* [WHAT NEEDS TO BE DONE]: Reproduce word for word the stretch of items from the line containing "How distant are" through the last line of the items.
▼
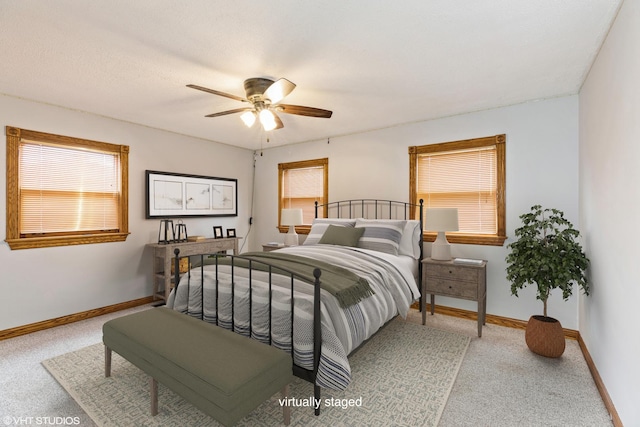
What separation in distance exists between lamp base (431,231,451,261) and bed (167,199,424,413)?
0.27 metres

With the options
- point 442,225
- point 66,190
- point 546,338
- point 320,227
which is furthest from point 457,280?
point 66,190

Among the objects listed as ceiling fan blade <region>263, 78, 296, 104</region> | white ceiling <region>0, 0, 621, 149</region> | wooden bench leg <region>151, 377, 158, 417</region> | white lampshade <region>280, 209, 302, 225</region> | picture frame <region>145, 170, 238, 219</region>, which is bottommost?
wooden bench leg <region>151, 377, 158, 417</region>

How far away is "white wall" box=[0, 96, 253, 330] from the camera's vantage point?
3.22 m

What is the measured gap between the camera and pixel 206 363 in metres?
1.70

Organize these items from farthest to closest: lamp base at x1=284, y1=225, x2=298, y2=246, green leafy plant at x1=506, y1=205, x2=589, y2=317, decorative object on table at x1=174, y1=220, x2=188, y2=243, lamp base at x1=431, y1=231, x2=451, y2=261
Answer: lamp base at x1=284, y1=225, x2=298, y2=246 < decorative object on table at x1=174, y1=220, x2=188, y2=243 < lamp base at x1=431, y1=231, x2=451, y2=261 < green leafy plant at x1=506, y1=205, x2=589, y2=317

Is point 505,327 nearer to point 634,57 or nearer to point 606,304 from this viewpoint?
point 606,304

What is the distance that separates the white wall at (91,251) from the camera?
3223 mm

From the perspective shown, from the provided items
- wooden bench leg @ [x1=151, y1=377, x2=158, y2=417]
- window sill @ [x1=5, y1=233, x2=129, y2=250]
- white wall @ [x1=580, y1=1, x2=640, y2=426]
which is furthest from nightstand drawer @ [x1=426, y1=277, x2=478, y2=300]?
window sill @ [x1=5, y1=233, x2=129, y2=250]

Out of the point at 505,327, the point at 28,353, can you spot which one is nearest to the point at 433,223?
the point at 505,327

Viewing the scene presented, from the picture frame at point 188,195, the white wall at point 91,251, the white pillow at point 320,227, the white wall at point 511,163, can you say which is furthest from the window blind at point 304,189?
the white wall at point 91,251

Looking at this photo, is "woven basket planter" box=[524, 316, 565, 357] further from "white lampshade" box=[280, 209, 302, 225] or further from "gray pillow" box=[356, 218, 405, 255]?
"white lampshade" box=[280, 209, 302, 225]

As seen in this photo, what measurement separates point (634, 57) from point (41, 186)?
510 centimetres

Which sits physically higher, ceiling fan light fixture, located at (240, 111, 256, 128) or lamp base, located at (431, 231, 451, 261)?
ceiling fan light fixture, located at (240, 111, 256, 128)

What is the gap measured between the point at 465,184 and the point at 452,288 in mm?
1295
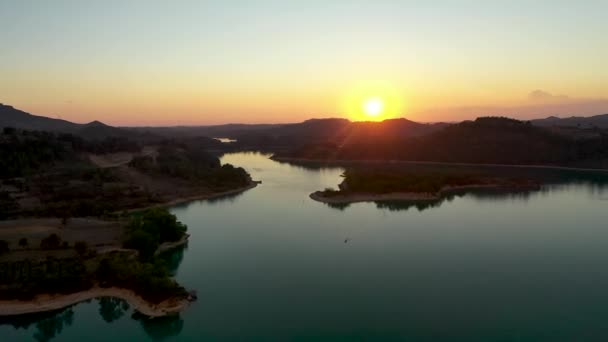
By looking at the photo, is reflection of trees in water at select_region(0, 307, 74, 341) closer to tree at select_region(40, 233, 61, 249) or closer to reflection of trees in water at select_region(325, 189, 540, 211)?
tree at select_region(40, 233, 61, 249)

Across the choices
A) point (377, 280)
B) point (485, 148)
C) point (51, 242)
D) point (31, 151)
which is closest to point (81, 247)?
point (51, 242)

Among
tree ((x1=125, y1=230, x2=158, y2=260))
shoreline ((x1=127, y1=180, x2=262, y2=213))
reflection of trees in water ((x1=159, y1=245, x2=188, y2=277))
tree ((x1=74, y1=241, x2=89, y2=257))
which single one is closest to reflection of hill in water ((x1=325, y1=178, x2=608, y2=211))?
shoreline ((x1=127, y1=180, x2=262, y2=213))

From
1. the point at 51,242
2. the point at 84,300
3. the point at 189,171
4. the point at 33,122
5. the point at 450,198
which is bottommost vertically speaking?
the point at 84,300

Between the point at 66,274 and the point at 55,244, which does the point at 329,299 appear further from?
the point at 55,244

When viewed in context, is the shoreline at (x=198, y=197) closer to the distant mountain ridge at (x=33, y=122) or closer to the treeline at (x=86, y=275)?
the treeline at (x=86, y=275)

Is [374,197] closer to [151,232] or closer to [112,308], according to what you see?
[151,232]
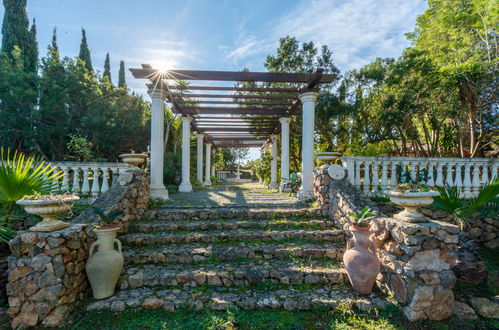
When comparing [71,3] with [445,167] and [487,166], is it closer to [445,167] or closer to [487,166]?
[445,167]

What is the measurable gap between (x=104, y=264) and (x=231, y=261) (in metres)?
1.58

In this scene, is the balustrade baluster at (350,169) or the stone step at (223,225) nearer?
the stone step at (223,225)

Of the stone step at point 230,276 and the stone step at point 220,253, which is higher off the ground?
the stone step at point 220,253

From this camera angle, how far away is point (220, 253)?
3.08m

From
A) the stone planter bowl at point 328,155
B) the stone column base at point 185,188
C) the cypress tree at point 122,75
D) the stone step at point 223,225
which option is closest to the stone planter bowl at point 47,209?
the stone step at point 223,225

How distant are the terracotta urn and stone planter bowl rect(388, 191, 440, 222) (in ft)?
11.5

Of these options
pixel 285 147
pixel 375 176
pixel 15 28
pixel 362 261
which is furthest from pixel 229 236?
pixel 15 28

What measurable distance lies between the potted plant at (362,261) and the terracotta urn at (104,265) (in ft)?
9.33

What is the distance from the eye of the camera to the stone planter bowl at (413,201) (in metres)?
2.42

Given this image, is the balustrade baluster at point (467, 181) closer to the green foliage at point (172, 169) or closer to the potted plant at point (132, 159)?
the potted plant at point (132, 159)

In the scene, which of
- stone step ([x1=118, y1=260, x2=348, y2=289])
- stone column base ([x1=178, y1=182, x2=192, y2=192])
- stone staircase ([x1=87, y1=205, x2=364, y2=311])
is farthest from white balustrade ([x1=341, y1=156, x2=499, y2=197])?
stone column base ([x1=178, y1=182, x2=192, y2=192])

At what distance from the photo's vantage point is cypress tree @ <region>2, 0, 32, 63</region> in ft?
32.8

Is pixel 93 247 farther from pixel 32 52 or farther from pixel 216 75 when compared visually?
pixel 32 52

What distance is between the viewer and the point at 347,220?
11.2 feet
▲
* [THE RESULT]:
How distant are the terracotta urn and stone planter bowl rect(388, 191, 440, 222) (in ft)?
11.5

Of these options
pixel 285 147
pixel 375 176
pixel 15 28
pixel 362 261
which is furthest from pixel 229 236?
pixel 15 28

What measurable distance lies between the potted plant at (362,261) and the terracotta urn at (104,265) (in ft)?
9.33

What is the distance from the eye of the camera to the stone planter bowl at (413,201) (in metres)?
2.42

Given this image, is the balustrade baluster at point (467, 181) closer to the green foliage at point (172, 169) or closer to the potted plant at point (132, 159)?
the potted plant at point (132, 159)

In the scene, which of
- stone step ([x1=118, y1=260, x2=348, y2=289])
- stone column base ([x1=178, y1=182, x2=192, y2=192])
- stone staircase ([x1=87, y1=205, x2=364, y2=311])
is farthest from white balustrade ([x1=341, y1=156, x2=499, y2=197])?
stone column base ([x1=178, y1=182, x2=192, y2=192])

At what distance from the photo's vantage point is cypress tree @ <region>2, 0, 32, 63</region> in ft?
32.8

Is pixel 93 247 farther from pixel 32 52 or farther from pixel 216 75 when compared visually?
pixel 32 52

What distance is between the viewer and the point at 347,220?
11.2 feet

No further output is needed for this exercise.